Task objective —
Pull out every line of the data below that contains the string "focus", copying each one in full.

--- Material for this task ---

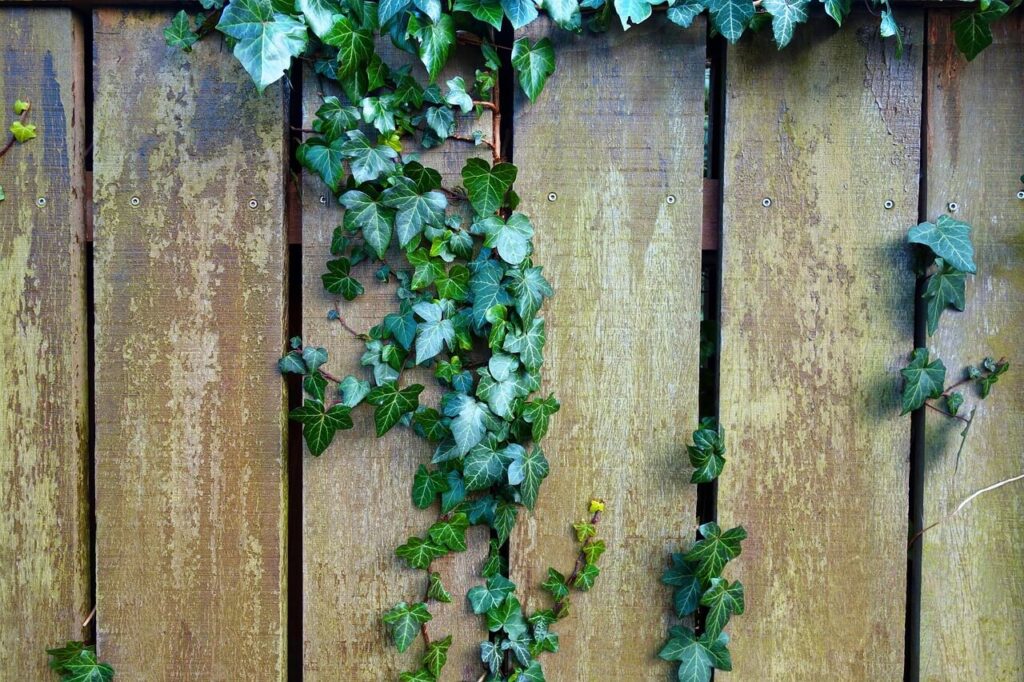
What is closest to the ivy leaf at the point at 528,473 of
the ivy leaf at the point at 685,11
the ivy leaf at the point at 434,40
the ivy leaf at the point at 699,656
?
the ivy leaf at the point at 699,656

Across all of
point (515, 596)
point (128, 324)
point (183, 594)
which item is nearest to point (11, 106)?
point (128, 324)

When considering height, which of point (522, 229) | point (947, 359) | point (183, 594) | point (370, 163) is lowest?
point (183, 594)

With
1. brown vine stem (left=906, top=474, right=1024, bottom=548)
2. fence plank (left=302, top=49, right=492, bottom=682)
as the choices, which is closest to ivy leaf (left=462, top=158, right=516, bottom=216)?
fence plank (left=302, top=49, right=492, bottom=682)

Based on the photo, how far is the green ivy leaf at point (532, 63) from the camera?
4.17 feet

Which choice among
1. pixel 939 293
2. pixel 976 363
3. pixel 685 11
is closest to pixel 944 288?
pixel 939 293

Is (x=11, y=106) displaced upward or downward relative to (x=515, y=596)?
upward

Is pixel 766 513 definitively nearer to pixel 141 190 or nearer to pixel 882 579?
pixel 882 579

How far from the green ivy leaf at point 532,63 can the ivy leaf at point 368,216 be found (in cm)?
33

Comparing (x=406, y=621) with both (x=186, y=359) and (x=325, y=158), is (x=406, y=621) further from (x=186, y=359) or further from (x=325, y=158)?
(x=325, y=158)

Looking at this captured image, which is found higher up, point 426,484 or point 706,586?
point 426,484

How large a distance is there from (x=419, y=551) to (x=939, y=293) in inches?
40.9

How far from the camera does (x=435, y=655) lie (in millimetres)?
1341

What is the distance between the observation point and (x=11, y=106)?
4.40 ft

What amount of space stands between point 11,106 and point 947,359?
70.2 inches
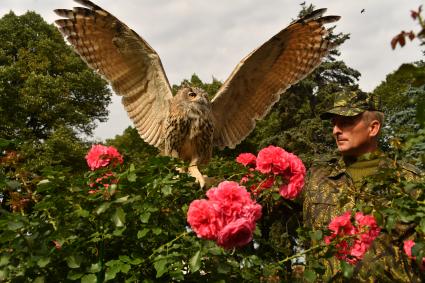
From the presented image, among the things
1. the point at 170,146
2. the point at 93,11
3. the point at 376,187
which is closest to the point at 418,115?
the point at 376,187

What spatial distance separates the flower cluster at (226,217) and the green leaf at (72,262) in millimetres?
423

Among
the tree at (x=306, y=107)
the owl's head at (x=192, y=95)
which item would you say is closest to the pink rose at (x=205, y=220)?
the owl's head at (x=192, y=95)

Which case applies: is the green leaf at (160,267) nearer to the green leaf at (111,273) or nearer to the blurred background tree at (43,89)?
the green leaf at (111,273)

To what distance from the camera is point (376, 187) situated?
2.06 m

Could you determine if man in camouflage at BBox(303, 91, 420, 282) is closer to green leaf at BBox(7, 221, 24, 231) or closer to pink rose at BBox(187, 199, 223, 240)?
pink rose at BBox(187, 199, 223, 240)

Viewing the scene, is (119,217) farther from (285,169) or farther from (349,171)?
(349,171)

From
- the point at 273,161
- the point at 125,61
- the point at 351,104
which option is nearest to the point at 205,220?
the point at 273,161

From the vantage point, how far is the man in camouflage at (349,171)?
2.83 m

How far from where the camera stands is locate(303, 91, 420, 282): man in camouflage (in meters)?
2.83

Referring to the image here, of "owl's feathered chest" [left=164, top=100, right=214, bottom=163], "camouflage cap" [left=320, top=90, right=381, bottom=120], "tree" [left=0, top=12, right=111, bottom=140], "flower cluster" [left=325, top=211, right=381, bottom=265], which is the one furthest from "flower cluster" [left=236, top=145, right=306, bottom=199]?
"tree" [left=0, top=12, right=111, bottom=140]

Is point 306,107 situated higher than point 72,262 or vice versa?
point 306,107

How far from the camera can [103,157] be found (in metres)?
2.56

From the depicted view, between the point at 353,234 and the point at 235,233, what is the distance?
24.9 inches

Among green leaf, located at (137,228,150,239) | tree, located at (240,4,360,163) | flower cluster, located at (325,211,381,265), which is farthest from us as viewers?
tree, located at (240,4,360,163)
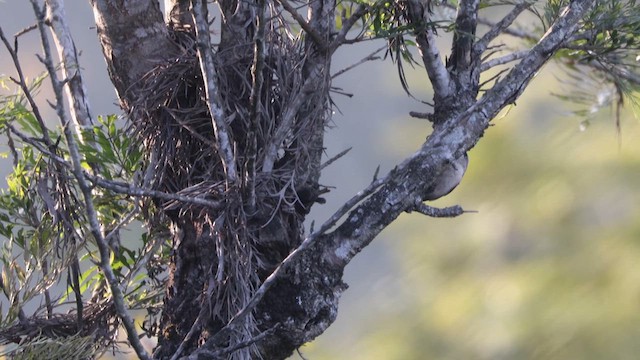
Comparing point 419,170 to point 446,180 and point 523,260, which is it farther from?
point 523,260

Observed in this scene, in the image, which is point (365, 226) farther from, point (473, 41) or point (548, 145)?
point (548, 145)

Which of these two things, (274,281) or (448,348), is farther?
(448,348)

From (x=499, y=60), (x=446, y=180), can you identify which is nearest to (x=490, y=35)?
(x=499, y=60)

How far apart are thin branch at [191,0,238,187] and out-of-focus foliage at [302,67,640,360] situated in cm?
121

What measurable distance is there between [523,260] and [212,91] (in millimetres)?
1334

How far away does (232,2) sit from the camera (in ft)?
3.03

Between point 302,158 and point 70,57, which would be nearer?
point 302,158

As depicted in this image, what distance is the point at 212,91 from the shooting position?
31.2 inches

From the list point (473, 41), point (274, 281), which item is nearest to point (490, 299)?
point (473, 41)

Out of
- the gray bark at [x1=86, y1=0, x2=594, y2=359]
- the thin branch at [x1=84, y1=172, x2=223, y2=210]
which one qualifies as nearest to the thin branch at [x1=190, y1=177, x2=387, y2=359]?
the gray bark at [x1=86, y1=0, x2=594, y2=359]

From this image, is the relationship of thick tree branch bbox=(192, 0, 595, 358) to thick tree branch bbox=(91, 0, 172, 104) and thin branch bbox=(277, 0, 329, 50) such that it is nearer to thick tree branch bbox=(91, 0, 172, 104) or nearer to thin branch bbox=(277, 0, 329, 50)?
thin branch bbox=(277, 0, 329, 50)

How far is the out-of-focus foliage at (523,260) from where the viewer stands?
71.9 inches

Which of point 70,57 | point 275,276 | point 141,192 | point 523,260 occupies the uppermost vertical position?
point 70,57

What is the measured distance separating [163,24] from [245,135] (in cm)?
17
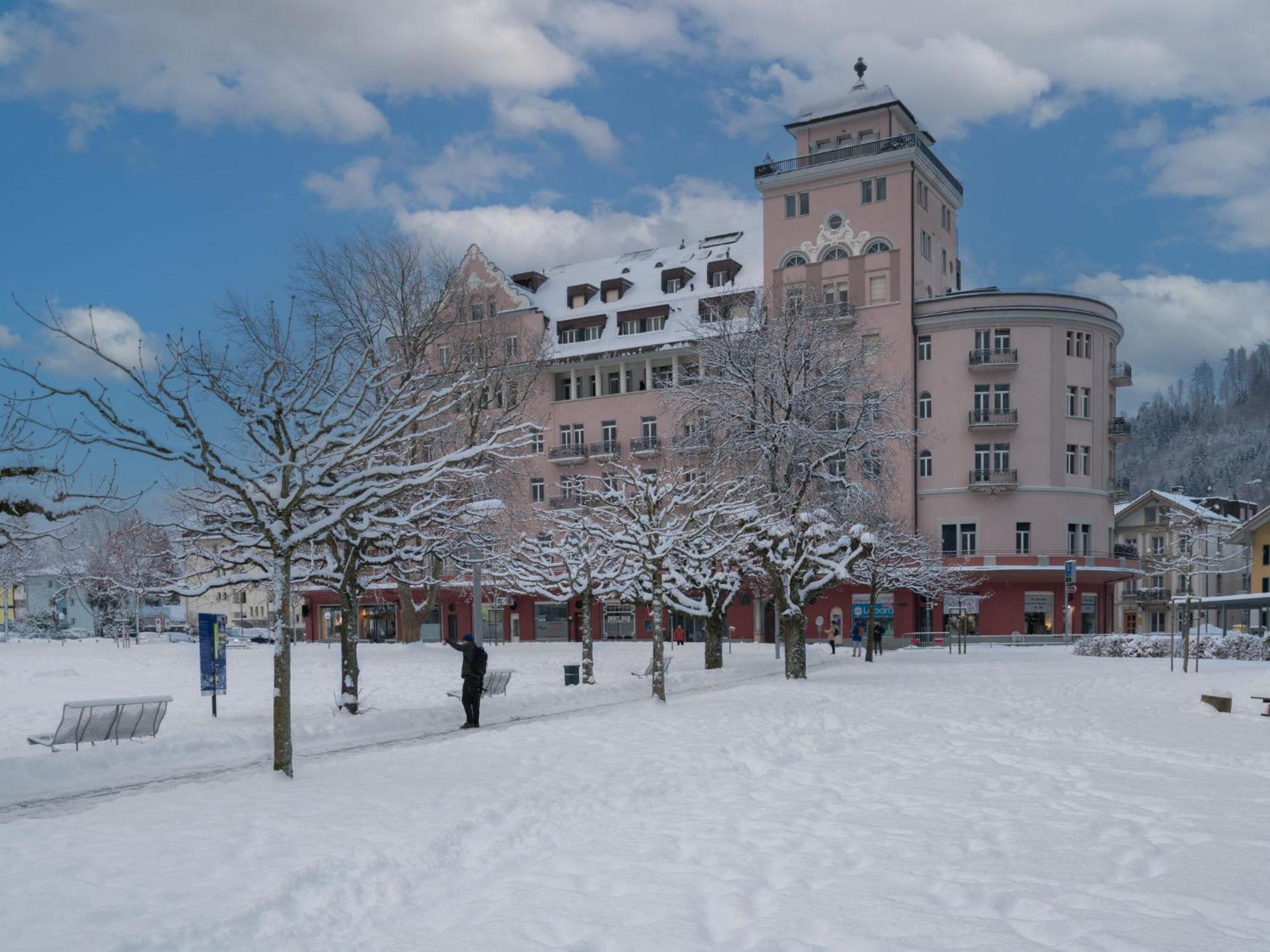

---

Result below —
How far apart are thin branch at [191,0,238,187] and out-of-focus foliage at [302,67,640,360] situated in cm?
How far is the out-of-focus foliage at (523,260) from where the viewer stands?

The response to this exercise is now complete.